The Office of Personnel Management has submitted several proposals that would significantly change the existing retirement system for current and future federal employees.

In a letter to House Speaker Paul Ryan (R-Wis.), OPM Director Jeff Pon outlined four major recommendations. Ultimately, the proposals would require current and future federal employees to contribute more to their retirement.

The legislative proposals would have the deepest impacts on Federal Employees’ Retirement System (FERS) participants, but Civil Service Retirement System (CSRS) participants would feel some effects as well.

OPM’s proposals mimic those that President Donald Trump has recommended during his past two budget requests. In a call with reporters last week, Pon suggested his agency would be aggressive and ambitious in making a wide variety of policy recommendations in the next six-to-seven months.

But Pon’s May 4 letter provides much more detail, including legislative language.

Specifically, OPM proposed:

• A increase in employee contributions by 1 percent per year “until the employee is contributing half of the current regular FERS employee normal cost percentage,”
• An elimination of the cost-of-living adjustment (COLA) for current and future FERS participants and a 0.5 percent cut to the COLA for CSRS participants of what the typical formula currently allows,
• Basing future retirement benefits on the average of an employee’s highest five years of salary, and
• An elimination of the FERS annuity supplement and the supplemental annuity for survivor annuitants, with some exceptions.

In total, OPM expects these proposals would save $143.5 billion over the next 10 years.

According to the American Federation of Government Employees (AFGE), which obtained OPM’s proposals and transmitted them to the media, the Trump administration wants to include these changes in the fiscal 2019 defense authorization act.

“Federal offices across the country are struggling to recruit and retain workers because federal wages and benefits are falling further behind the private sector,” AFGE National President J. David Cox said in a statement. “Yet the Trump administration wants to freeze employees’ wages next year and now is proposing to take away the retirement benefits they’ve worked a lifetime to earn.”
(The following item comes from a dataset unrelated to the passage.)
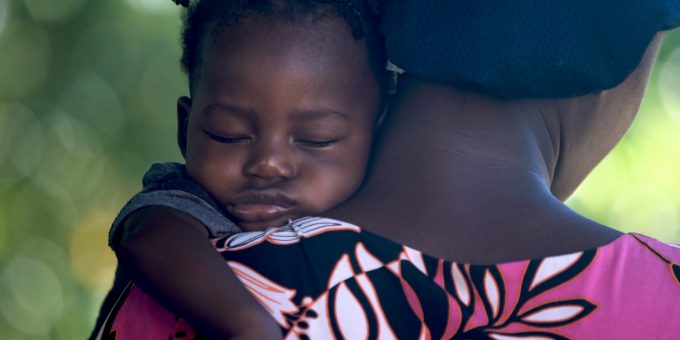 Afrikanisches Baby mit Mutter.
OPM, however, painted a different picture.

“The employee retirement landscape continues to evolve as private companies are providing less compensation in the form of retirement benefits,” Pon wrote. “The shift away from defined-benefit programs and cost-of-living adjustments for annuitants is part of that evolution. By comparison, the federal government continues to offer a generous package of retirement benefits.”

Unsurprisingly, OPM’s recommendations have the president’s and the Office of Management and Budget’s blessing.

“OMB further advises that it is willing to work with the Congress to ensure deficit savings are realized from the proposal to increase the contributions of federal employees and reduce the agency share of such costs by enacting legislation to reduce the non-defense discretionary caps starting in fiscal year 2019,” Pon wrote.

Congress in February passed a two-year deal that raised discretionary spending caps for defense and domestic programs. Federal employee groups generally saw the deal as a win, because the law made no mention of using the federal workforce and its retirement system to offset higher spending caps and set some sense of certainty for the next two years.

But attaching these legislative proposals to the 2019 NDAA could create some chaos for lawmakers, who would have to pass the authorization bill through regular order. Congress has passed the defense authorization act every year for at least the past 50 years.

Rep. Gerry Connolly (D-Va.) said he and his colleagues would consider amendments and other options to remove these proposals from the NDAA, if they are included.

“[We’ll be] trying to persuade folks on the armed services committee they have enough issues they need to be concerned about,” Connolly said in an interview. “Do they really want to take on this set that just could weigh down the bill?”

Federal employee groups also decried the introduction of these proposals.

“There are certainly federal government operations, such as hiring times and information technology, that will benefit from modernization and reforms,” National Active and Retired Federal Employees Association President Richard Thissen said in a statement. “But these proposed cuts are being proposed absent a discussion around a comprehensive civil service modernization package that the OPM director has said is forthcoming. These are benefit cuts for the sake of benefit cuts. They are nothing less than a direct attack on our nation’s public servants.”
The timing of the release of the retirements proposals couldn’t come at a worse time, both Connolly and federal employee groups said. Public Service Recognition Week started Sunday and runs through May 12.

“This is a terrible way to celebrate public service week,” Connolly said. “Shame on the Trump administration for conflating the two.”

Read more about the agency’s specific proposals below.

Increase in employee contributions

Who it applies to: FERS employees
What it means: Applicable employees would be required to fund a greater portion of their retirement benefit over time.
How it would work: FERS participants would contribute 1 percent more toward their annuities each year until they’re contributing 7.25 percent of their basic pay — about half of the current total annuity contribution rate of 14.5 percent, according to OPM.

Currently, FERS participants contribute anywhere from 0.8 percent to 4.4 percent of their basic pay, depending on the year they were hired.

Because of those distinctions, different employee groups would reach the end of the scheduled contribution increases at different times, but generally, all FERS participants would contribute 7.25 percent by Oct. 1, 2020 through Oct. 1, 2024, OPM said.

OPM’s legislative proposal details a schedule of recommended contribution increases for each category of employee.

COLA elimination

Who it applies to: FERS and CSRS employees
What it means: Most FERS participants would no longer receive annual cost-of-living adjustments. For CSRS participants, their COLAs would be 0.5 percent less than what the typical formula allowed in the past.

High-five

Who it applies to: FERS and CSRS employees
How it would work: OPM would average an employee’s highest five consecutive years of pay to calculate an annuitant’s salary. Currently, OPM uses an employee’s highest three consecutive years.
What it means: Generally, federal employees would likely see lower annuities using a five-year calculation over a three-year one.

Annuity supplements

Who it applies to: new retirees and survivor annuitants
What it means: The proposal would eliminate the special supplement that federal employees who retire before they’re Social Security eligible receive at age 62.

OPM did describe some exceptions. Former spouses may continue to receive a FERS annuity when a court order specifically divides one, for example.